Code Review Is the Bottleneck

Time to Rebuild It

Feb 11, 2026

Max Kanat-Alexander has spent two decades thinking about developer productivity at scale. He was the Technical Lead for Code Health at Google. He led LinkedIn's Developer Productivity and Happiness team. He wrote Code Simplicity. Now, as Executive Distinguished Engineer at Capital One, he shapes developer experience for 14,000+ technologists. When he talks about what slows engineering organizations down, it's worth paying attention.

At the AI Engineer Code Summit, he named the problem plainly: code review is a major bottleneck in the software development lifecycle. Not a minor friction point. Not something you solve with a passive-aggressive Slack reminder. A structural constraint that determines how fast your organization can ship. AI agents can generate code faster than ever; the review step has not kept pace. Waiting days for pull requests to bounce back for fixes means inefficiencies across every other step, eat whatever productivity gains faster code creation delivers.

The data backs him up. LinearB's 2025 benchmarks — analyzing 6.1 million PRs—put the average review time at 4 days and 7 hours. Google recommends one business day. Almost nobody hits that. 52% of developers report feeling "blocked and slow" due to inefficient reviews.

Meanwhile, creation speed is accelerating. DORA's 2025 report found that developers using AI coding assistants complete 21% more tasks and merge 98% more PRs. But organizational delivery metrics stay flat. Individual developers are producing more; organizations are not delivering more. The difference between the two statements lies in the review queue. More code created. Same throughput. The bottleneck moved from writing to reviewing, and we are pretending it didn't.

The 15% Problem

We treat code review as a bug-finding exercise. The research says otherwise.

Microsoft Research published a paper with a title that should have changed the industry: "Code Reviews Do Not Find Bugs." Only 15% of review comments indicate a possible defect. The remaining 85% are about style, structure, and understanding. A separate Microsoft study analyzing 1.5 million review comments across five projects found the same pattern — most comments addressed structural issues and formatting, not functional bugs. And 34.5% of all review comments were classified as "nonuseful."

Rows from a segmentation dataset
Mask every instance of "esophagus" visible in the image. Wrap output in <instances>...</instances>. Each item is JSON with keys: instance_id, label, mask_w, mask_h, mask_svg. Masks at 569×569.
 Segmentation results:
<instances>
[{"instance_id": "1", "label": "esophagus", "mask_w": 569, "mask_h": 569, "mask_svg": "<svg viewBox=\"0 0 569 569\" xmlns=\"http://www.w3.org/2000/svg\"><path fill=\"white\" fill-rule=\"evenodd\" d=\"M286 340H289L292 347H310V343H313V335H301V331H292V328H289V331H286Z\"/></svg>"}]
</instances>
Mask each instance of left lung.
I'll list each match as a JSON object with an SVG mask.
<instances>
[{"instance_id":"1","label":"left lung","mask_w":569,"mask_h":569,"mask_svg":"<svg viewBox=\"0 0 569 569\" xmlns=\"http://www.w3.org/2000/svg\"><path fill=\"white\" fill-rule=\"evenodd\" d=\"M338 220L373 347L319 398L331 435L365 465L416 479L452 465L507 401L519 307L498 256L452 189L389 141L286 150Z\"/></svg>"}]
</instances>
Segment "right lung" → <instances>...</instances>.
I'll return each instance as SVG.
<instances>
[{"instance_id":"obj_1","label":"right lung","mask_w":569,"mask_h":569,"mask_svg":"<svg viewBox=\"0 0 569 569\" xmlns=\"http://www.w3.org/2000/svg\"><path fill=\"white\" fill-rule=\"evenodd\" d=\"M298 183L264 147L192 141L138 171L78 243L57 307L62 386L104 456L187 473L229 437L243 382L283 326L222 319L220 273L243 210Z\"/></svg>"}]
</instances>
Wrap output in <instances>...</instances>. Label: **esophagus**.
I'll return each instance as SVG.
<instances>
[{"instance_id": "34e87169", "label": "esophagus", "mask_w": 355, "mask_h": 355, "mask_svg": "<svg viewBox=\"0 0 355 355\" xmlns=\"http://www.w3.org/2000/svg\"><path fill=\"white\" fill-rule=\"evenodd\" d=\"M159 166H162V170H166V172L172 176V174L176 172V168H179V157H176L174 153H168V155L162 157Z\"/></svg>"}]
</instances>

(Set of tasks)
• A. Answer these questions from the code review article:
(i) What average review time did LinearB's 2025 benchmarks find?
(ii) What share of review comments indicate a possible defect, according to the Microsoft Research paper?
(iii) How many more PRs do developers using AI coding assistants merge, according to DORA's 2025 report?
• B. List every line of the entries that contains the string "JSON". Case counts.

(Problem solutions)
• A.
(i) 4 days and 7 hours
(ii) 15%
(iii) 98% more

• B.
Mask every instance of "esophagus" visible in the image. Wrap output in <instances>...</instances>. Each item is JSON with keys: instance_id, label, mask_w, mask_h, mask_svg. Masks at 569×569.
I'll list each match as a JSON object with an SVG mask.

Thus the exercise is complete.